START Provided passage

Re: Publishing data/ontologies: release early & often, or get them right first?

On 15/03/2008, Danny Ayers <danny.ayers@gmail.com> wrote:
>  I was upbeat on this (and my paraphrasing probably lost a lot of
>  timbl's intent) because personally when doing things with RDF I find
>  it hugely advantageous over a traditional SQL RDMS approach simply
>  because you can be more agile - not getting your schema right first
>  time isn't an obstacle to development. But the stuff I play with
>  (which I do usually put on the web somewhere) isn't likely to develop
>  a forward chain of dependencies.
>

Good questions - something I wish I had more time to respond to.  I
really like the aspect of looking at the data and working out how best
to structure it rather than the other way around.

>  But Richard pointed out (no doubt badly paraphrasing again) that the
>  making of statements when published on the Web brought with it a level
>  of commitment. I don't think he used these words, but perhaps a kind
>  of responsibility. The example he gave of where problems can arise was
>  DBpedia - the modelling, use of terms, is revised every couple of
>  months or so. Anyone who built an app based on last months vocab might
>  find the app broken on next month's revision. I think Richard had
>  properties particularly in mind - though even when Cool URIs are
>  maintained, might not changes around connections to individuals still
>  be problematic?
>

So anyone who has been on an agile project has probably seen the
database schema change hourly if not more quickly.  If the Semantic
Web gets close to that then migration is obviously a necessity - and
something like Ruby on Rails (ActiveRecord migration) is a good
example about how that might be achieved - you don't change your
ontology unless you provide a migration from one version to the next.

It's not really a different problem than what people are already
trying to solve - integrating various different ontologies at one time
is the same as using the same ontology over time.

END Provided passage

* _Directions for this task_
Continue the mailing-list reply about publishing data and ontologies, starting right after its last sentence.

START Source material

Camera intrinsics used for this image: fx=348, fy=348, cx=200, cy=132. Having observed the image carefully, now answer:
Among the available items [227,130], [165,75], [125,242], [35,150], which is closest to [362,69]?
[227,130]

END Source material

* _Exercise result_
>  So I was wondering if anyone had any thoughts on how to accomodate
>  rapid development (or at least being flexible over time) without
>  repeatedly breaking consuming applications. How deep does our
>  modelling have to go to avoid this kind of problem? Can the versioning
>  bits of OWL make a significant difference?
>

Rapid development relies on knowing when it's broken and having a
migration path (which includes versioning).  Ontologies seem to offer
the ability that we could do a diff between them and predict where you
application would break - that would be cool and much better than
current technologies.

The modelling difference I've seen is to make ontologies small and
refer to as much existing good work and only make changes where you
have to.

>  Or to turn it around, as a consumer of Semantic Web data, how do you
>  avoid breakage due to changes upstream? Should we be prepared to
>  retract/replace whole named graphs containing ontologies, do we need
>  to keep provenance for *everything*?
>  I suspect related - if we have a locally closed world, where do we put
>  the boundaries?
>

So you can prevent breakage by setting things in stone based on time.
There's absolutely nothing wrong with that - a lot of analysis just
has to take point in time and start working.

I think the right level of granularity is to have provenance tracked
at a level much smaller than a graph but bigger than just one
statement.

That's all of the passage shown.